İstanbul Müftülüğü
Nasuh Mahruki yolculuğa/yolculuğuna nasıl başladı?
Nasuh Mahruki: Çocukluğumdan itibaren doğayla, hayvanlarla aram hep çok iyi oldu. Oturduğumuz bahçeli bu evi büyükbabam yaptırmış. Burada o kadar çok hayvan besledim ki; köpek, kaplumbağa, tavşan, keklik, tavuk, kertenkele, beyaz fare, hamster, akvaryumda balıklar gibi pek çok hayvan. Üniversitede doğa sporları ile tanışma fırsatım oldu.
Doğaya ilgim zaten vardı, bir de buna sportif bir açılım katma şansım oldu. Bu sırada 20 yaşındaydım ve Bilkent Üniversitesi İşletme Fakültesinde okuyordum. Dağcılığın akabinde mağaracılık, yamaç paraşütü ve aletli dalış gibi sporlara da başladım. O dönemde bunlardan büyük keyif aldım. Zaten doğada yapılan sporlar insanı gerçekten çok heyecanlandırıyor ve bambaşka duygular yaşatıyor. Doğanın eşsiz güzelliğinin içinde bir faaliyet yapıyorsunuz. Bedeniniz ve aklınızla orada olmaktan keyif duyuyorsunuz. Hemde bütün bunları
Tırmanışlar veya yolculuklarınızda sık sık yalnız kalma fırsatınız oluyor. İnsanlardan uzak kalmanın ve tabiata yakın olmanın hissettirdikleri nelerdir? Uzak kaldığınızda kent yaşamını özler misiniz?

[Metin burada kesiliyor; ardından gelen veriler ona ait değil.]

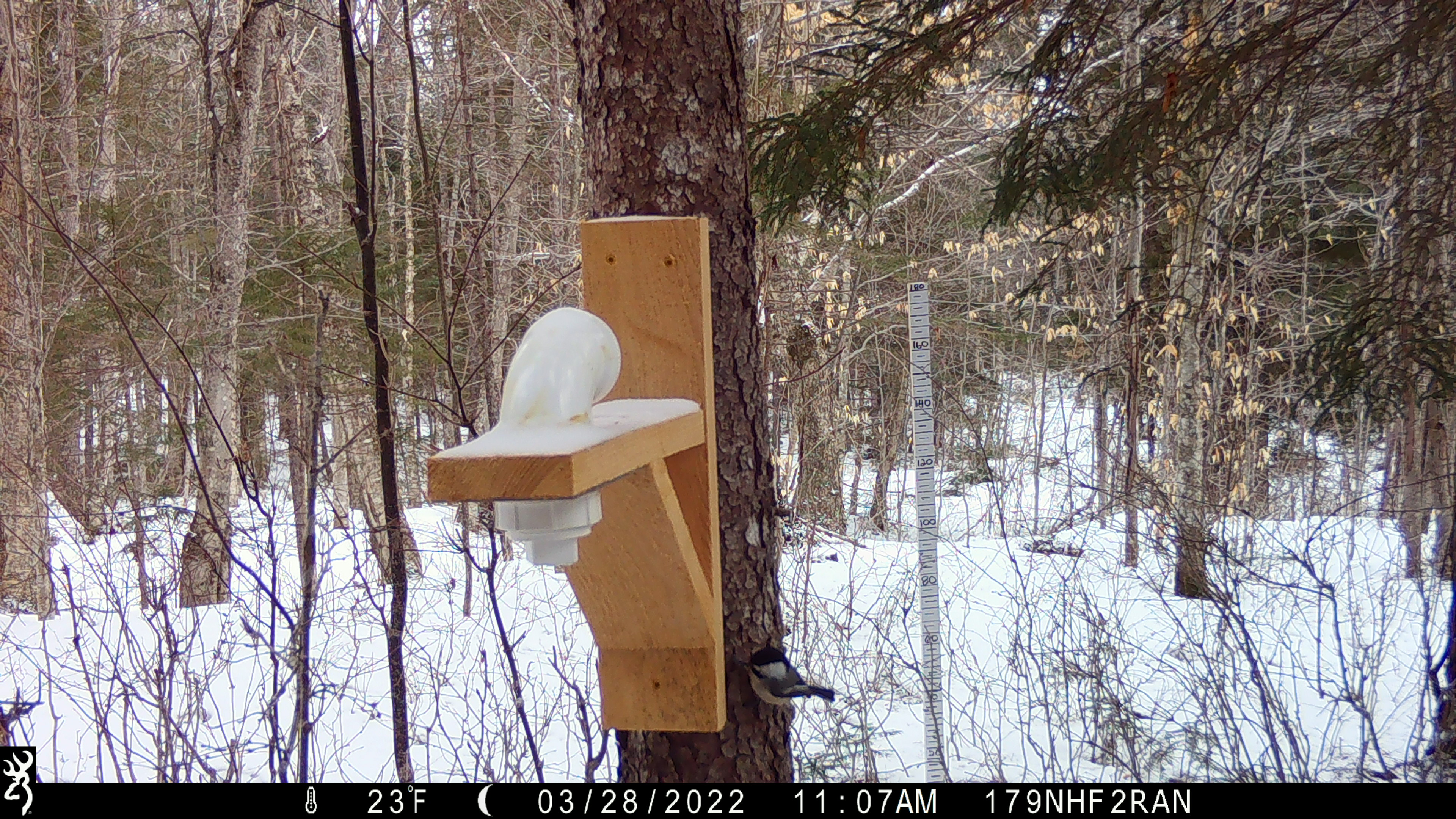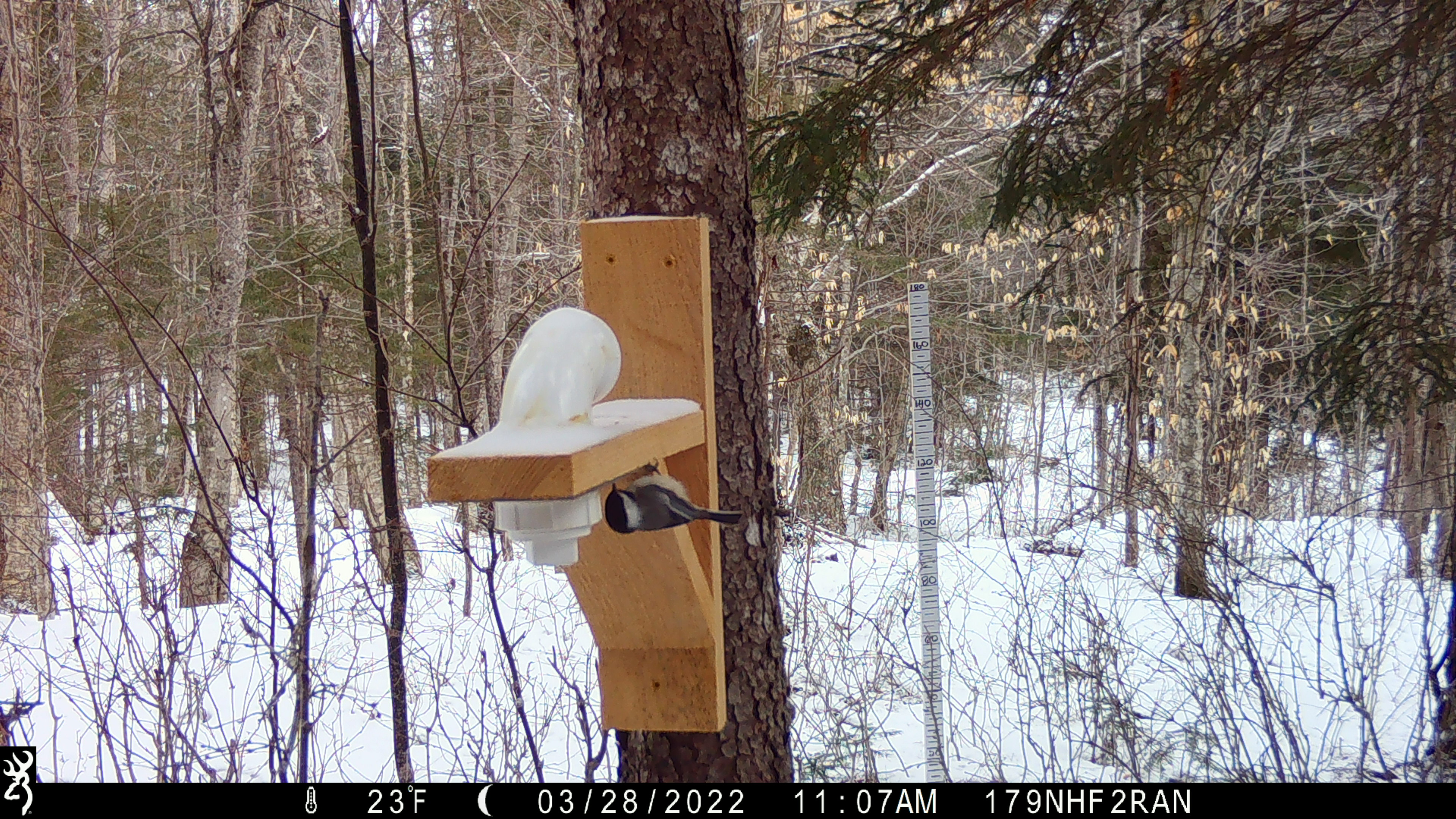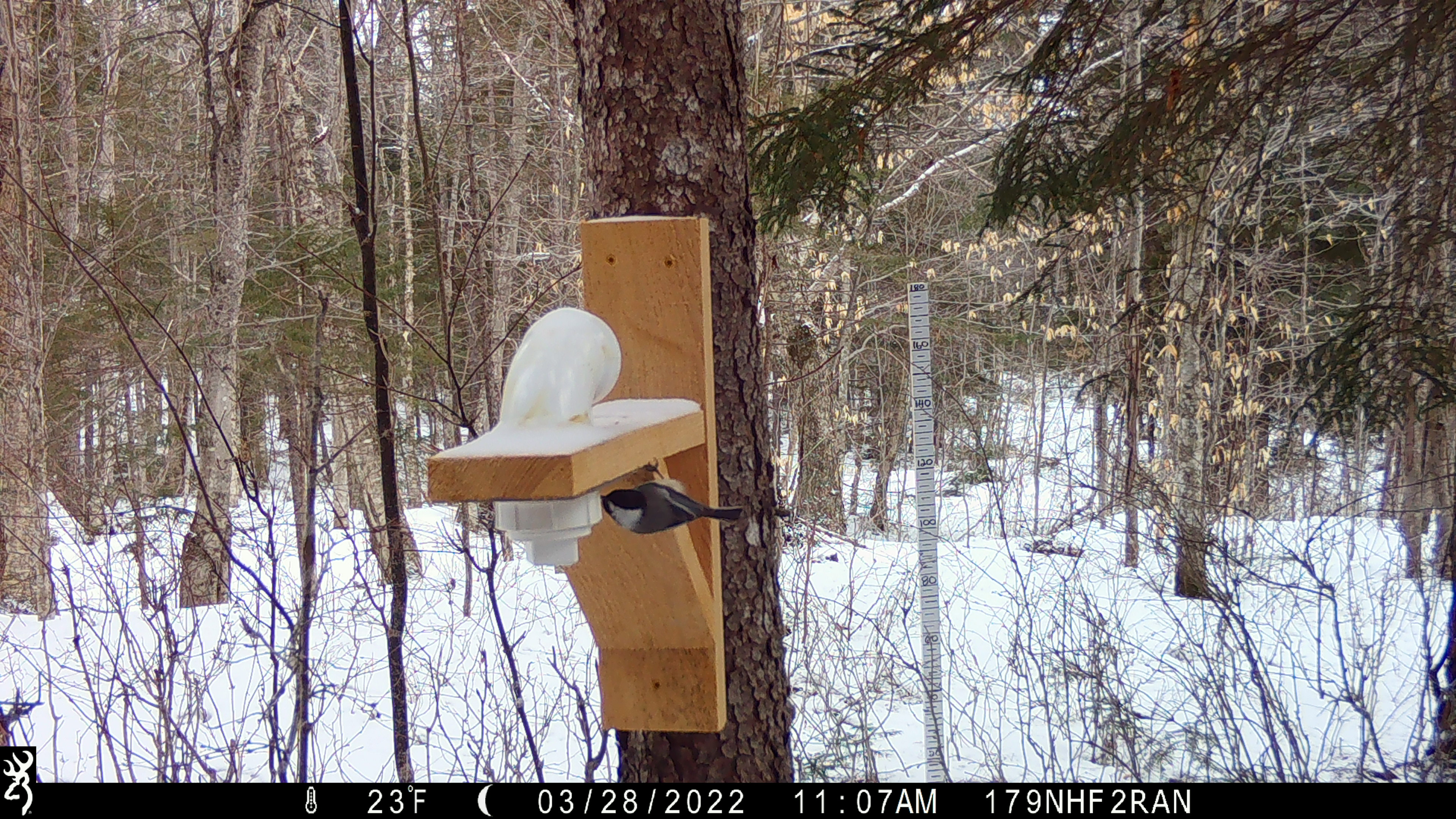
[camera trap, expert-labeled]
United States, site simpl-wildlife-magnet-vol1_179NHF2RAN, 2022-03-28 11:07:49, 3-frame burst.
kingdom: Animalia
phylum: Chordata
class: Aves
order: Passeriformes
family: Sittidae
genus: Sitta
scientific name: Sitta canadensis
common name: red-breasted nuthatch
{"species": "red-breasted nuthatch (Sitta canadensis)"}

Nasuh Mahruki: Öncelikle dağcılık ve doğa sporları genelde birer takım sporudur. Ekip arkadaşları ile birlikte hareket edilir. Türkiye’den yıllarca tek giden biri olarak -ilk yıllarda ilk ve tek giden ben olduğum için- İngiliz, Rus gibi başka yabancı ülkelerin dağcıları ile tırmandım. Doğa sporları yalnız yaptığım bir spor değil. Birkaç tane solo tırmanış yaptım; bu dağcılığın içinde bir seçenektir. Yapılabilir ama doğa sporlarının takım sporu olduğunu bilmek gerekir. Sorunun ikinci bölümüne gelirsek; yani “araziye çıkıldığında şehri özlemek yada şehirde iken doğayı özlemek” açısından bakıldığında, her ikisini de aslında iyi planlamak lazım. Sadece şehirde bir hayat kurgulayıp, sadece şehrin sundukları ile bir yaşam sürdürmek açıkçası beni mutu etmez. Bunun yanında sadece doğanın sundukları ile bir yaşam da beni mutlu etmez. Önemli olan o ikisi arasındaki dengeyi kurabilmek. Şehirde şehrin sunduğu; rahatlık, konfor, güvenlik gibi keyif verici unsurlardan ve imkanlarla faydalanmak gerekir. Ancak, doğaya çıkınca da hakikaten onun gerektirdiği ve size verecekleri neyse onları doyasıya yaşayabilmek için iyi bir sporcu disiplini ile hareket etmek gerekir. Bu iki durumu birbirine karıştırmadan, birbirine geçişi sıkıntıya sokmadan, doğada gerçek bir profesyonel gibi hareket etmek, doğanın içinde olmanın gerekliliklerini yerine getirmek, süreci iyi analiz edip, doğru karar vermek gerekir. Bunun yanında şehirde de şehrin sunduğu imkanlardan faydalanmak gerekir.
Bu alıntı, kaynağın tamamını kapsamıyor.